### Raw data

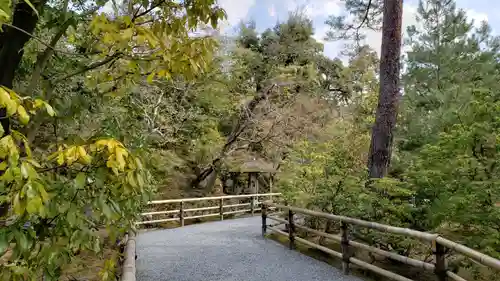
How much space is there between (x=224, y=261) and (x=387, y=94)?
10.9 ft

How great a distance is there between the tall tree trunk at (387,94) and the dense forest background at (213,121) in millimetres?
403

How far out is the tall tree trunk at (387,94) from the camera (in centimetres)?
541

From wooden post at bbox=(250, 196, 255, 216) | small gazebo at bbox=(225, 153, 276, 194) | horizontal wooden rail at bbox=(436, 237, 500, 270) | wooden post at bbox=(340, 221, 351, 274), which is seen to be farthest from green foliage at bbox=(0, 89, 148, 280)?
wooden post at bbox=(250, 196, 255, 216)

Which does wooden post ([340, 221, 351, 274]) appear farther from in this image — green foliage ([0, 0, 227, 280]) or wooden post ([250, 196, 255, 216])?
wooden post ([250, 196, 255, 216])

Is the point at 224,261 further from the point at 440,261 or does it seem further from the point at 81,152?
the point at 81,152

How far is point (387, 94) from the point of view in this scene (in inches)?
214

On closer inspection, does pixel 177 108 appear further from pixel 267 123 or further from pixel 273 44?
pixel 273 44

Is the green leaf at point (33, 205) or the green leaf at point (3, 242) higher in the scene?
the green leaf at point (33, 205)

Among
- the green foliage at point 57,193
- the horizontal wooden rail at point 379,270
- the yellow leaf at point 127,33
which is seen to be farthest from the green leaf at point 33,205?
the horizontal wooden rail at point 379,270

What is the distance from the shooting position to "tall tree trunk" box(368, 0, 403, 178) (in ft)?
17.7

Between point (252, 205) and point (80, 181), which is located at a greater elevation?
point (80, 181)

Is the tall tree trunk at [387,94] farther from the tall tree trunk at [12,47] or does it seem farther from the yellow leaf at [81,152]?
the yellow leaf at [81,152]

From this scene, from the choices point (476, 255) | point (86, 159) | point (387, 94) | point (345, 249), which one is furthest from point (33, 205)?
point (387, 94)

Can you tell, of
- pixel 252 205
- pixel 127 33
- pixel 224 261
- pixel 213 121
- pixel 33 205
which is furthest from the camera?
pixel 252 205
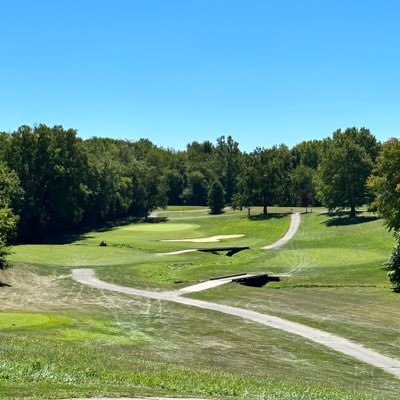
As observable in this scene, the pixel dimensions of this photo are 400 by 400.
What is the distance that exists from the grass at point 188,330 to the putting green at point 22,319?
0.17ft

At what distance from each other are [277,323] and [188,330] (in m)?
5.47

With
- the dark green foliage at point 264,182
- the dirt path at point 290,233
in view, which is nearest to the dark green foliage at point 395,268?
the dirt path at point 290,233

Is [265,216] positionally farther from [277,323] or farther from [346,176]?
[277,323]

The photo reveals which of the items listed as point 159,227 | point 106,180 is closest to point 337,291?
point 159,227

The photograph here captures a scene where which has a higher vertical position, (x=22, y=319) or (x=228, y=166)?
(x=228, y=166)

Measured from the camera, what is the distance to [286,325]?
96.6 ft

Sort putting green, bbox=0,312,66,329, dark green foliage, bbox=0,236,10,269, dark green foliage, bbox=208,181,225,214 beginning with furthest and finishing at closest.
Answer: dark green foliage, bbox=208,181,225,214 → dark green foliage, bbox=0,236,10,269 → putting green, bbox=0,312,66,329

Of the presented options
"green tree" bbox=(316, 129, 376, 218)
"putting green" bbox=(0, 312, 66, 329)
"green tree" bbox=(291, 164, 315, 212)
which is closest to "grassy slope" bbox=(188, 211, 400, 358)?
"putting green" bbox=(0, 312, 66, 329)

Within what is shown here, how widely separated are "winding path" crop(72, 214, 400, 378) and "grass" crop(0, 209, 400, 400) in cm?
82

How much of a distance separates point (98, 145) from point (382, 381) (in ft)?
392

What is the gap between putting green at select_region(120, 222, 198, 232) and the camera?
3873 inches

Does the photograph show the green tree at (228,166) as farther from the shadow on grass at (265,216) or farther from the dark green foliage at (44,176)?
the dark green foliage at (44,176)

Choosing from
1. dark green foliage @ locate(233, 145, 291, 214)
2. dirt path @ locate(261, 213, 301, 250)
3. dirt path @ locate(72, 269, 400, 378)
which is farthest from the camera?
dark green foliage @ locate(233, 145, 291, 214)

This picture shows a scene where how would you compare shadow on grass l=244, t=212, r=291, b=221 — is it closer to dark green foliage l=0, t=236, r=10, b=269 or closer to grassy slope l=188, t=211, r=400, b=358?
grassy slope l=188, t=211, r=400, b=358
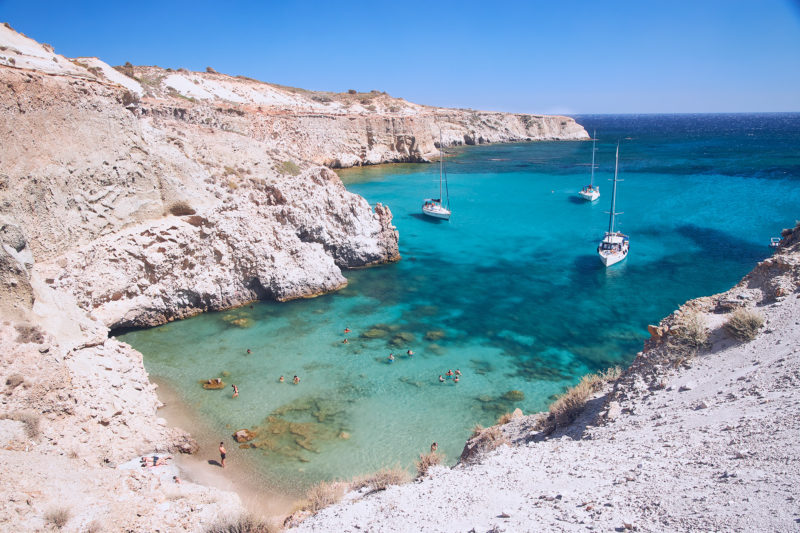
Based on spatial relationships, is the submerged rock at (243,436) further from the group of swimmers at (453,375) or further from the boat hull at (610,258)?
the boat hull at (610,258)

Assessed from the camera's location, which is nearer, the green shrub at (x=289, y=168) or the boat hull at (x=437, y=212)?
the green shrub at (x=289, y=168)

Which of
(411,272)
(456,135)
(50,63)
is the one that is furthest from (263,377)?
(456,135)

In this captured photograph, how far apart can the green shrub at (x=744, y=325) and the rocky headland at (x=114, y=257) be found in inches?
382

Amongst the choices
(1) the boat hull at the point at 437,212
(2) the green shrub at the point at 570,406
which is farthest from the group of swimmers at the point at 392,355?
(1) the boat hull at the point at 437,212

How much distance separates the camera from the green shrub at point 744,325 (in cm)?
861

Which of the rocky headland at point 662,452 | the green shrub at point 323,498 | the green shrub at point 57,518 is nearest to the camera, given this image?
the rocky headland at point 662,452

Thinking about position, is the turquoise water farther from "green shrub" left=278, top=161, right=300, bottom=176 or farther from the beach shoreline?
"green shrub" left=278, top=161, right=300, bottom=176

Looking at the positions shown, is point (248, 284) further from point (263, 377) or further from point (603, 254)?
point (603, 254)

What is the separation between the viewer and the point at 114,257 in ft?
57.3

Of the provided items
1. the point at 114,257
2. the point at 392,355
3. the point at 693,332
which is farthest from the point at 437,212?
the point at 693,332

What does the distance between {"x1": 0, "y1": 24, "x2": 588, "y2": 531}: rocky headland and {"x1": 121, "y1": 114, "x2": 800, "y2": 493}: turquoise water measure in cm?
168

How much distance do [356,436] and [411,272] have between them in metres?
14.4

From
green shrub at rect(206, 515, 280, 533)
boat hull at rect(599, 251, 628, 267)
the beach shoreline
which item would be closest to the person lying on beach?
the beach shoreline

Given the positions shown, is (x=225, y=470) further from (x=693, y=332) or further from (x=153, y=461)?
(x=693, y=332)
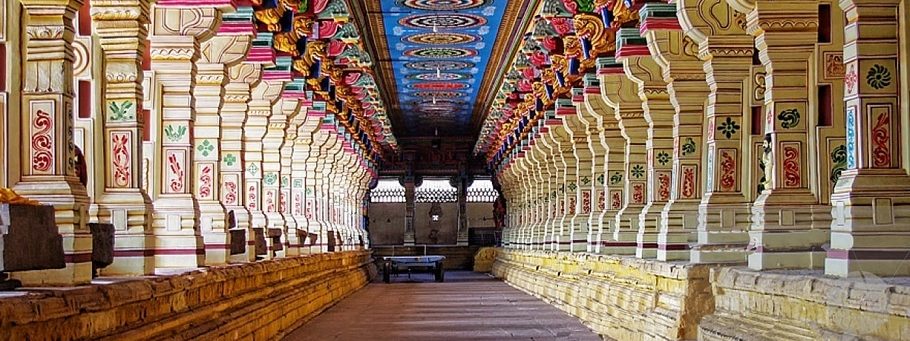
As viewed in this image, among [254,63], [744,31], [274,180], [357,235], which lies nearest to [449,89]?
[357,235]

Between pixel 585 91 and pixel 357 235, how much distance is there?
2295 centimetres

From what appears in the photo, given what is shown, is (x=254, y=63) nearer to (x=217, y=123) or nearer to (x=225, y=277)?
(x=217, y=123)

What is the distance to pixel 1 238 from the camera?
6637 millimetres

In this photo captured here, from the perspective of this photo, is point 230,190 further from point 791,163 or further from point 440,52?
point 440,52

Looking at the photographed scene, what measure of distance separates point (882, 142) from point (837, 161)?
2321 millimetres

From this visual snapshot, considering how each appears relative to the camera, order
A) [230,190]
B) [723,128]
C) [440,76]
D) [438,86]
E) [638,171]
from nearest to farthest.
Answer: [723,128] < [230,190] < [638,171] < [440,76] < [438,86]

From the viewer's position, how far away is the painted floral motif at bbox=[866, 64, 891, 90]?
7613 millimetres

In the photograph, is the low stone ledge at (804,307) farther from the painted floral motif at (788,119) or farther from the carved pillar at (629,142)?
the carved pillar at (629,142)

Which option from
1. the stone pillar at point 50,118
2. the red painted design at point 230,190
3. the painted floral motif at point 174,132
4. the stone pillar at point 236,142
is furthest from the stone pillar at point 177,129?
the stone pillar at point 50,118

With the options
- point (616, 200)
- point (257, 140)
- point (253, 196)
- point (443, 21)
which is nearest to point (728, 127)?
point (257, 140)

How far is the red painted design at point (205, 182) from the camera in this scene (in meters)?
14.0

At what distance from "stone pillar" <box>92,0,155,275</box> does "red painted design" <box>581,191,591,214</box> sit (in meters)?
14.1

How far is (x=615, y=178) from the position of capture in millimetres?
19828

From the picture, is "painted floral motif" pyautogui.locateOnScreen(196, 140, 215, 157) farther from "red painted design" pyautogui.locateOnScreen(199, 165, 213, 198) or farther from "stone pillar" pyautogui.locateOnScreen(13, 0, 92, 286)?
"stone pillar" pyautogui.locateOnScreen(13, 0, 92, 286)
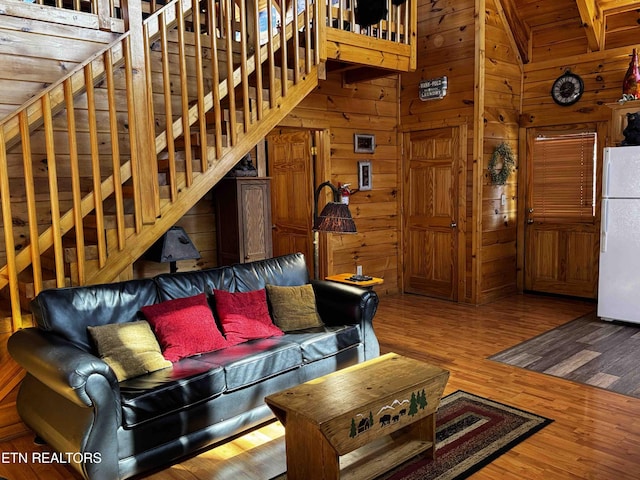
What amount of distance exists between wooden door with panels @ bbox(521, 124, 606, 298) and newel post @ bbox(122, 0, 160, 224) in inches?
181

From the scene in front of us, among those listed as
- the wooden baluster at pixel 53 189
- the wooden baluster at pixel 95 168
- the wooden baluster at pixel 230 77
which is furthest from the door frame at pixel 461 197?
the wooden baluster at pixel 53 189

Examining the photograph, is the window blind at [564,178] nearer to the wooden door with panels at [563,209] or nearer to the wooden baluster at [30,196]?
the wooden door with panels at [563,209]

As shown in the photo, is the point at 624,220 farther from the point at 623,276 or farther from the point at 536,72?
the point at 536,72

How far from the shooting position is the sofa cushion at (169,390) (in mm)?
2598

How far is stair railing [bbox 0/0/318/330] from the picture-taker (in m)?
3.19

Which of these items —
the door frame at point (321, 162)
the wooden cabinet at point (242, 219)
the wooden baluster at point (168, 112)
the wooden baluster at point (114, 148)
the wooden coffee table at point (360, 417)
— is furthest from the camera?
the door frame at point (321, 162)

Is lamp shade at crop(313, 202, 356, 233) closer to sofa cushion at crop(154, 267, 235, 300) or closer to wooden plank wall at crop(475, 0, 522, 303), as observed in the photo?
sofa cushion at crop(154, 267, 235, 300)

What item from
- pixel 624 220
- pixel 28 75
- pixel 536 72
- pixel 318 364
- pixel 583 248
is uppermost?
pixel 536 72

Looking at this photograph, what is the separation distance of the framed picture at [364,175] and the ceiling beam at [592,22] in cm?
264

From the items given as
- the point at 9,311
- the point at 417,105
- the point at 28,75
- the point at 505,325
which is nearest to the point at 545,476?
the point at 505,325

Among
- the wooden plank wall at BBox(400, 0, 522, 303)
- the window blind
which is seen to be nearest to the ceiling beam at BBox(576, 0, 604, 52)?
the wooden plank wall at BBox(400, 0, 522, 303)

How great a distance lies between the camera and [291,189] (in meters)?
6.23

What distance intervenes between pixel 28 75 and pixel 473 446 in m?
3.66

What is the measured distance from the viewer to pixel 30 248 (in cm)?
318
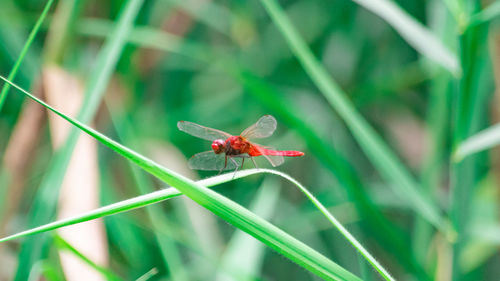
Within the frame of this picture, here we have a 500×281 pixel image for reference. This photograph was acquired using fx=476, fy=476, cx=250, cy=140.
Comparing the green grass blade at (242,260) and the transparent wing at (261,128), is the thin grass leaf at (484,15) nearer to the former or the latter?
the transparent wing at (261,128)

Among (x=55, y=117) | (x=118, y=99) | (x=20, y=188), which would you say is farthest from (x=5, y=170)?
(x=118, y=99)

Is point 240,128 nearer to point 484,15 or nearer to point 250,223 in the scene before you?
point 484,15

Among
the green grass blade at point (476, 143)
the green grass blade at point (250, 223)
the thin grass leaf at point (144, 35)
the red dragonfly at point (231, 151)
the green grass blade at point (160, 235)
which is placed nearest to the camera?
the green grass blade at point (250, 223)

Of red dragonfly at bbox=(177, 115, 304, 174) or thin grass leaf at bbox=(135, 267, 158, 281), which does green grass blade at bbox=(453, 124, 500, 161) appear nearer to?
red dragonfly at bbox=(177, 115, 304, 174)

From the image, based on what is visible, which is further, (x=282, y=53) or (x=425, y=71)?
(x=282, y=53)

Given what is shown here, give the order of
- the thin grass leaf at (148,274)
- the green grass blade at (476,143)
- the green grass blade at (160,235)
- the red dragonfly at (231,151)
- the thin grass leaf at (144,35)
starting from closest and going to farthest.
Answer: the thin grass leaf at (148,274)
the green grass blade at (476,143)
the green grass blade at (160,235)
the red dragonfly at (231,151)
the thin grass leaf at (144,35)

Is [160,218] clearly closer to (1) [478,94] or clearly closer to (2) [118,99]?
(2) [118,99]

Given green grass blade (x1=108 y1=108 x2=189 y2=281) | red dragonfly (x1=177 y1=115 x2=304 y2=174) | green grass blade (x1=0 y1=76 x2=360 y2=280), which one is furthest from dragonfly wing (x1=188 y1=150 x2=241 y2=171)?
green grass blade (x1=0 y1=76 x2=360 y2=280)

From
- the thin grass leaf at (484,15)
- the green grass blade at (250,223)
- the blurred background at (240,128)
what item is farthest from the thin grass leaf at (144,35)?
the green grass blade at (250,223)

######

→ Directive
Put the lines of the material starting at the line containing "Between point (252, 205)" and ending at the line containing "Answer: dark green" into a numbered list, omitting blank lines. Leave the pictures out of the list.

→ Expected output
1. Between point (252, 205) and point (80, 181), which is located at a greater elevation?
2. point (80, 181)
3. Is the tall tree trunk at [387,94] farther from the tall tree trunk at [12,47] or does it seem farther from the yellow leaf at [81,152]?
4. the yellow leaf at [81,152]
5. From this scene, from the choices point (476, 255) | point (86, 159) | point (387, 94) | point (345, 249), which one is furthest from point (33, 205)?
6. point (387, 94)
7. Can you tell, of
8. - pixel 252 205
9. - pixel 127 33
10. - pixel 224 261
11. - pixel 213 121
12. - pixel 33 205
13. which is furthest from the camera?
14. pixel 252 205
15. As observable in this scene, the pixel dimensions of this photo are 400 by 400.
16. What is the distance that exists from the grass at point 188,330 to the putting green at point 22,319?
17. 0.17ft
18. At what distance from each other are [277,323] and [188,330] (in m)?
19. 5.47
20. With
21. - the dark green foliage at point 264,182
22. - the dirt path at point 290,233
23. in view, which is nearest to the dark green foliage at point 395,268?
24. the dirt path at point 290,233
25. Is [265,216] positionally farther from [277,323] or farther from [346,176]?
26. [277,323]
27. The photo reveals which of the items listed as point 159,227 | point 106,180 is closest to point 337,291?
28. point 159,227
29. The photograph here captures a scene where which has a higher vertical position, (x=22, y=319) or (x=228, y=166)?
30. (x=228, y=166)
31. Measured from the camera, what is the distance to [286,325]?
32. 96.6 ft
33. Sort putting green, bbox=0,312,66,329, dark green foliage, bbox=0,236,10,269, dark green foliage, bbox=208,181,225,214 beginning with furthest and finishing at closest.
34. Answer: dark green foliage, bbox=208,181,225,214 → dark green foliage, bbox=0,236,10,269 → putting green, bbox=0,312,66,329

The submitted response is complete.